# Macaron Mistake - Egg Yolks



## jc100hung (Jan 8, 2015)

I really was not careful when reading the macaron recipe, so I added 3 entire eggs (yolks included) into my mix. Is it possible I can add more of other ingredients to get the batter to be more stiff? -- I'm not looking for perfection here; it's obviously my first time, and I'd really be happy with anything, but at this point I can't really pipe it into the circles I would need. If not, is there something else I can make with this batter?

Here are the ingredients I used:

2/3 cup almond flour

1 1/2 cups powdered sugar

3 large eggs

5 tbsp granulated sugar

1 tsp vanilla extract

Thank you so much!


----------



## flipflopgirl (Jun 27, 2012)

Obviously this is a question that got lost in the shuffle as there are many members that would have answered if ?? had not caused it to be overlooked.

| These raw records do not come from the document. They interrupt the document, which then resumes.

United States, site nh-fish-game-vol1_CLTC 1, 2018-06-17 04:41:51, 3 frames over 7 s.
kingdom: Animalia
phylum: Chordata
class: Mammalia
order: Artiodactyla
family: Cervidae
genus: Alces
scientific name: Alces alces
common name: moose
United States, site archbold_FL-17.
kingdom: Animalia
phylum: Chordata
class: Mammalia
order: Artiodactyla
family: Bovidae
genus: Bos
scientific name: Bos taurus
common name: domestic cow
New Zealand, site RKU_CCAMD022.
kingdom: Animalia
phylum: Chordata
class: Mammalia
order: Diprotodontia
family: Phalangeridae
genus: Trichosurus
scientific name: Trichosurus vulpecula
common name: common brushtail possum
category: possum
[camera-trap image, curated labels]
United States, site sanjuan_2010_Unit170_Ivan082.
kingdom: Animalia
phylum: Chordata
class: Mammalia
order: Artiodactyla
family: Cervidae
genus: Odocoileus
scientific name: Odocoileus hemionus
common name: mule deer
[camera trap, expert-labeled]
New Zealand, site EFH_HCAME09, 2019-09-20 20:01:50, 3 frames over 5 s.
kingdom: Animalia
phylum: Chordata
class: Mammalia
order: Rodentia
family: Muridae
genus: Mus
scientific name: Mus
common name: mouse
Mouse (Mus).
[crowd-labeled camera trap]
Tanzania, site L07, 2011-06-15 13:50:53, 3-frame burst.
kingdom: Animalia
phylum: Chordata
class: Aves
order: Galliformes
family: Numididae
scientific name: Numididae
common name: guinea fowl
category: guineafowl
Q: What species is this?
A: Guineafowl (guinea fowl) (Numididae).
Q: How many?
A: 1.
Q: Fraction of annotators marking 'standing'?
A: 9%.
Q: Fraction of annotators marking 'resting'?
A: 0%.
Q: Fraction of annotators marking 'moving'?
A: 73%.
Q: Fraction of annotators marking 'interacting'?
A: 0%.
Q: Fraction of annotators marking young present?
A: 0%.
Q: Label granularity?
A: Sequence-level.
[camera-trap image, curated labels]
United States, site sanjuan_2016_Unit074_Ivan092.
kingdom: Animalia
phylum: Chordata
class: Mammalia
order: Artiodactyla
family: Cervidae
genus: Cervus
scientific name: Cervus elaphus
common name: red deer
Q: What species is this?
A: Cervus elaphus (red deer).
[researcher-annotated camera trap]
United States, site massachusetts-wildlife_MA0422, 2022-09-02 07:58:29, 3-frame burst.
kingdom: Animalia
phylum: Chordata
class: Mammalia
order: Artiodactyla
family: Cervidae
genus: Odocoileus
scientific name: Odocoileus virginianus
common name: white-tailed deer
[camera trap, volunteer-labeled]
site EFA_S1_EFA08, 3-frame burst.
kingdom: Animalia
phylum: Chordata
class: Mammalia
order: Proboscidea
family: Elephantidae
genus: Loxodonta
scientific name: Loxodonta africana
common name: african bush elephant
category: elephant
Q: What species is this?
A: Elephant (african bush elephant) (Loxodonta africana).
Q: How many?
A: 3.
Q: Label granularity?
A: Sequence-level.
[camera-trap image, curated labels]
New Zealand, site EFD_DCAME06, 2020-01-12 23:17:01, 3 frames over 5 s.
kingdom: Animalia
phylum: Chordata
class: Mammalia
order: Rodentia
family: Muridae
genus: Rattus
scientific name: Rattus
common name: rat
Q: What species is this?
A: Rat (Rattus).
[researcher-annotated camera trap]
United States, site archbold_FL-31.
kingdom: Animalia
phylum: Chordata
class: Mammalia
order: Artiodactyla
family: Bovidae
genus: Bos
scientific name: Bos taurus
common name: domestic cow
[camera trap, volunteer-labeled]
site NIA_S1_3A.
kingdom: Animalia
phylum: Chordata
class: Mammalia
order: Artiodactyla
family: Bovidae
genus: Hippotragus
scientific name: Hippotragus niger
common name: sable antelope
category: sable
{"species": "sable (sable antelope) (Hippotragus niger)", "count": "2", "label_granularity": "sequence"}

Hello @jc100hung and welcome to Chef Talk.
As you most likely have discovered by now that such a solution is not available for your macs.
Egg whites are a picky ingredient and anytime you need to make a meringue component for a recipe a couple of housekeeping tips need to be followed in order to have dependable results.

Absolutely no fat can come into contact during the whipping phase (egg yolk is a fat).
This means (for me anyway) to wipe down the bowl and beaters with lemon juice before I start.
No need to rinse as lemon acid helps to stabilize meringue and whatever amt is left will not be noticed in either taste nor smell.
Stay away from plastic mixing bowls as invariably at some point it has either leached or absorbed a fat of some sort .....I also keep a couple of silicone spatulas aside to use when working with the whites.

Just fyi if you at some point want to make a royal icing to decorate cookies (after all Vday is just around the corner) the above should be followed .
I also keep a dedicated supply of piping bags with the spatulas.

mimi


----------



## jc100hung (Jan 8, 2015)

So I ended up making a whole new batch and made some decent macarons for a first try. And then I used the old mix and made some almond-tasting cupcake things. Both turned out pretty well, and it definitely was very interesting.

Thank you for your advice!

~Jessica


----------